Alors que OpenAI, Anthropic ou Google dominent les titres, la startup canadienne a choisi de se positionner sur les secteurs où la confiance est non négociable :
- la santé (données sensibles)
- la finance (risques réglementaires)
- et maintenant la défense nationale
Avec déjà plus de 200 millions de dollars de revenus annuels récurrents et 450 employés, Cohere n’est plus une simple startup. C’est un champion national qui pèse dans la géopolitique technologique.
L’IA agentique : la révolution qui change tout en mer
Le cœur de cette collaboration repose sur la plateforme North de Cohere, une IA dite « agentique ». Contrairement aux chatbots classiques qui se contentent de répondre, ces agents peuvent :
- analyser des flux de données complexes en temps réel
- prendre des initiatives (proposer des scénarios de maintenance)
- travailler dans des environnements déconnectés ou ultra-sécurisés
- respecter les plus hauts standards éthiques et de sécurité
Pour la Marine, cela signifie moins de temps en cale sèche, plus de disponibilité opérationnelle et une réduction significative des risques humains dans des zones hostiles.

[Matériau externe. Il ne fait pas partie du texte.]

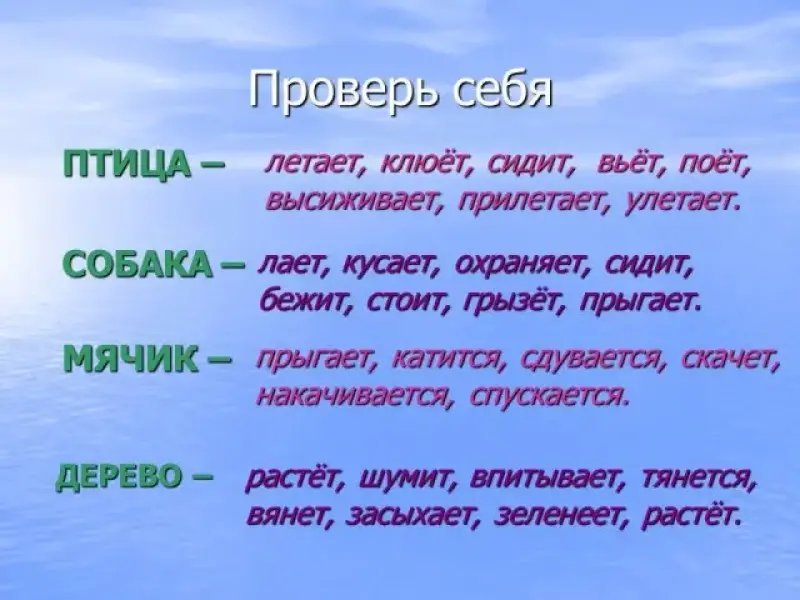 Проверь себя

ПТИЦА – летает, клюёт, сидит, вьёт, поёт, высиживает, прилетает, улетает.

СОБАКА – лает, кусает, охраняет, сидит, бежит, стоит, грызёт, прыгает.

МЯЧИК – прыгает, катится, сдувается, скачет, накачивается, спускается.

ДЕРЕВО – растёт, шумит, впитывает, тянется, вянет, засыхает, зеленеет, растёт.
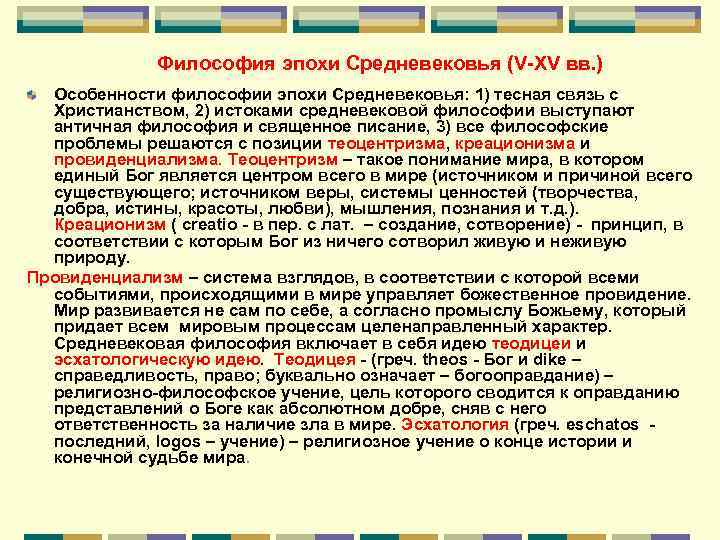 Философия эпохи Средневековья (V-XV вв.)

Особенности философии эпохи Средневековья: 1) тесная связь с Христианством, 2) истоками средневековой философии выступают античная философия и священное писание, 3) все философские проблемы решаются с позиции теоцентризма, креационизма и провиденциализма. Теоцентризм – такое понимание мира, в котором единый Бог является центром всего в мире (источником и причиной всего существующего; источником веры, системы ценностей (творчества, добра, истины, красоты, любви), мышления, познания и т.д.). Креационизм ( creatio - в пер. с лат. – создание, сотворение) - принцип, в соответствии с которым Бог из ничего сотворил живую и неживую природу.

Провиденциализм – система взглядов, в соответствии с которой всеми событиями, происходящими в мире управляет божественное провидение. Мир развивается не сам по себе, а согласно промыслу Божьему, который придает всем мировым процессам целенаправленный характер. Средневековая философия включает в себя идею теодицеи и эсхатологическую идею. Теодицея - (греч. theos - Бог и dike – справедливость, право; буквально означает – богооправдание) – религиозно-философское учение, цель которого сводится к оправданию представлений о Боге как абсолютном добре, сняв с него ответственность за наличие зла в мире. Эсхатология (греч. eschatos - последний, logos – учение) – религиозное учение о конце истории и конечной судьбе мира.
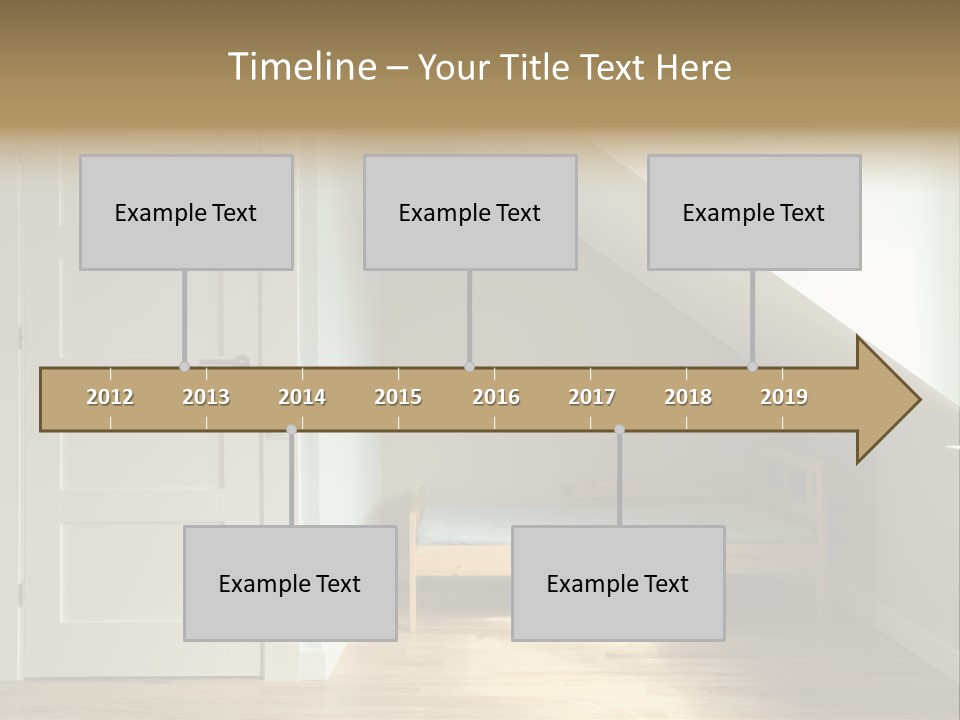 Timeline – Your Title Text Here

Example Text

Example Text

Example Text

2012 2013 2014 2015 2016 2017 2018 2019

Example Text

Example Text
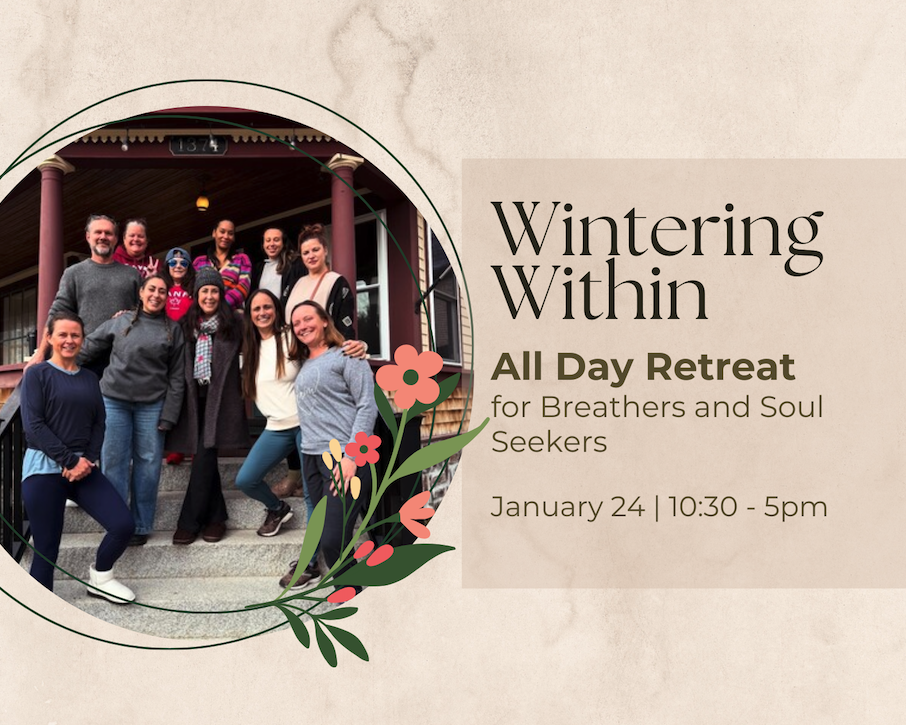 1374

Wintering Within

All Day Retreat

for Breathers and Soul Seekers

January 24 | 10:30 - 5pm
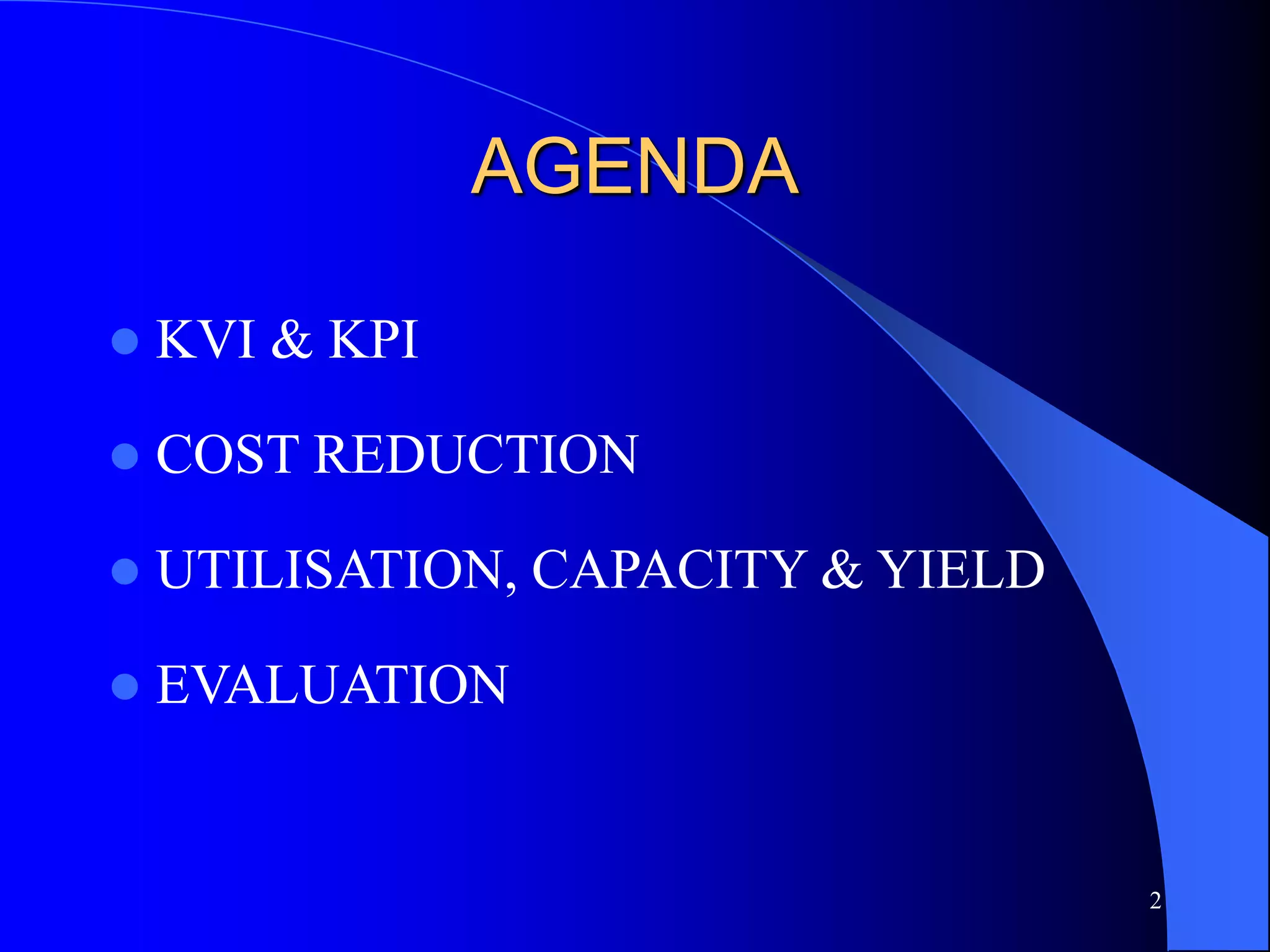 AGENDA

- KVI & KPI
- COST REDUCTION
- UTILISATION, CAPACITY & YIELD
- EVALUATION

2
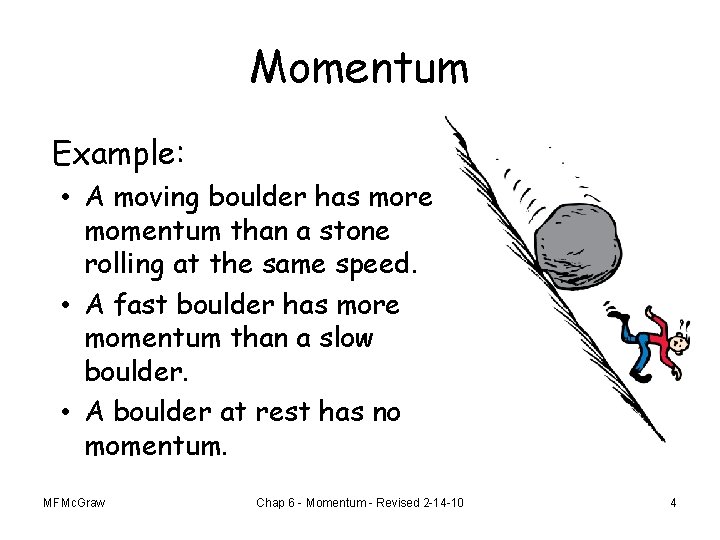 Momentum

Example:

• A moving boulder has more momentum than a stone rolling at the same speed.
• A fast boulder has more momentum than a slow boulder.
• A boulder at rest has no momentum.

MFMcGraw
Chap 6 - Momentum - Revised 2-14-10
4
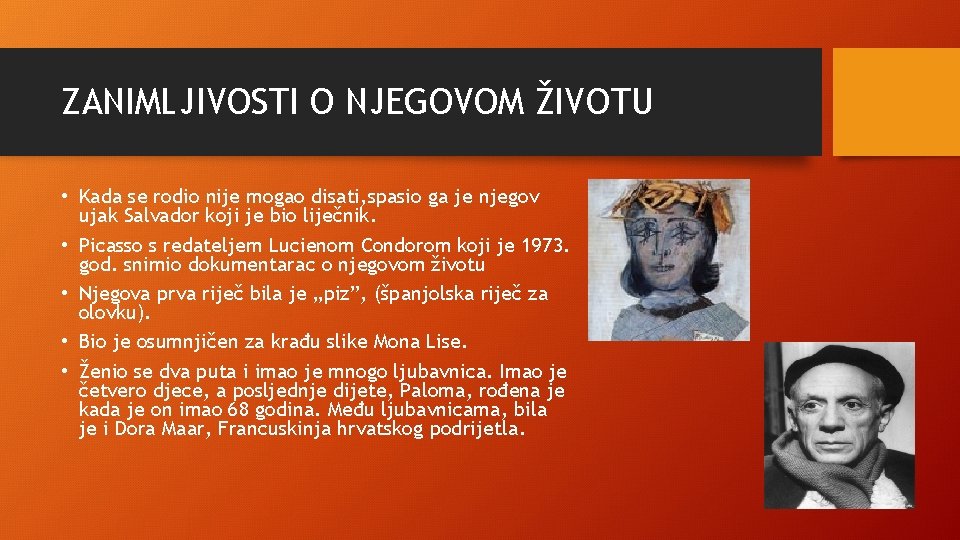 ZANIMLJIVOSTI O NJEGOVOM ŽIVOTU

• Kada se rodio nije mogao disati,spasio ga je njegov ujak Salvador koji je bio liječnik.

• Picasso s redateljem Lucienom Condorom koji je 1973. god. snimio dokumentarac o njegovom životu

• Njegova prva riječ bila je „piz”, (španjolska riječ za olovku).

• Bio je osumnjičen za krađu slike Mona Lise.

• Ženio se dva puta i imao je mnogo ljubavnica. Imao je četvero djece, a posljednje dijete, Paloma, rođena je kada je on imao 68 godina. Među ljubavnicama, bila je i Dora Maar, Francuskinja hrvatskog podrijetla.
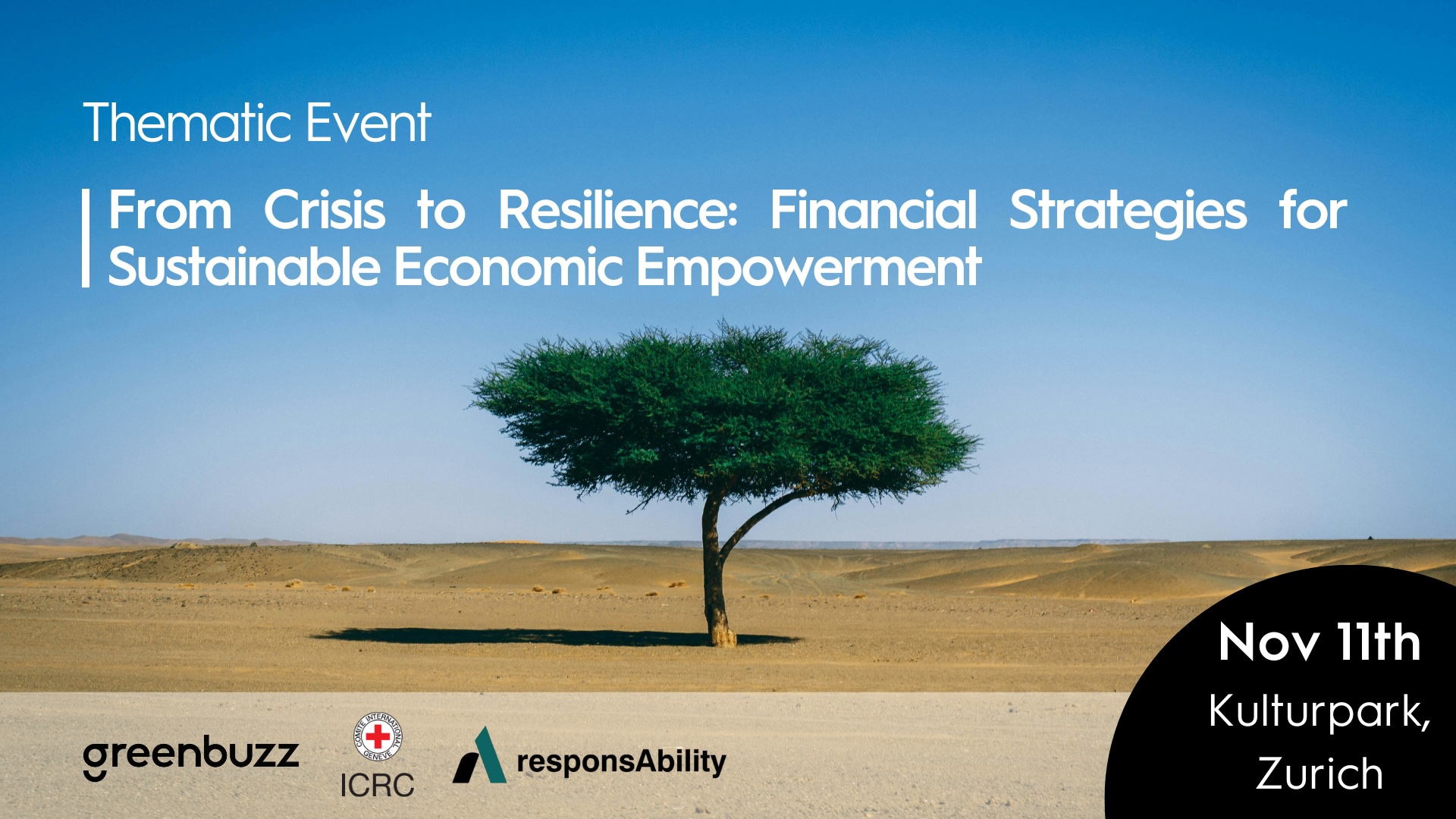 Thematic Event

From Crisis to Resilience: Financial Strategies for Sustainable Economic Empowerment

Nov 11th
Kulturpark, Zurich

greenbuzz

COMITE INTERNATIONAL GENEVE
ICRC

responsAbility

Un modèle qui inspire d’autres secteurs
Ce partenariat dépasse largement la défense. Il valide un modèle que Cohere promeut depuis ses débuts : l’IA peut (et doit) être développée localement pour répondre aux besoins critiques des États. Le mémorandum d’entente signé avec le gouvernement fédéral pour transformer l’administration publique va dans le même sens.
Aidan Gomez l’a répété lors de la conférence Reuters NEXT : le Canada et les États-Unis ont un avantage décisif sur la Chine dans la course à l’IA, justement parce qu’ils peuvent aligner technologie de pointe et valeurs démocratiques. Ce contrat avec Thales en est la preuve concrète.
Et maintenant ? Vers une défense 100 % augmentée
Ce n’est qu’un début. D’autres contrats similaires devraient suivre, tant au Canada qu’auprès d’alliés partageant les mêmes préoccupations de souveraineté numérique. Cohere a déjà un pied chez Second Front Systems, qui travaille avec le Département de la Défense américain.
Dans un monde où l’Arctique devient un théâtre stratégique majeur et où les cybermenaces se multiplient, disposer d’une IA conçue localement, entraînée sur des données canadiennes et opérant sous contrôle national n’est plus un luxe. C’est une nécessité.
En associant l’expertise opérationnelle d’un leader mondial de la défense à la puissance d’une des plus belles réussites technologiques canadiennes, ce partenariat envoie un message clair : oui, le Canada peut non seulement participer à la révolution de l’IA, mais la diriger dans les domaines qui comptent le plus.
Et quelque part, dans les eaux froides du Grand Nord, un navire vient de devenir un peu plus intelligent. Un peu plus canadien aussi.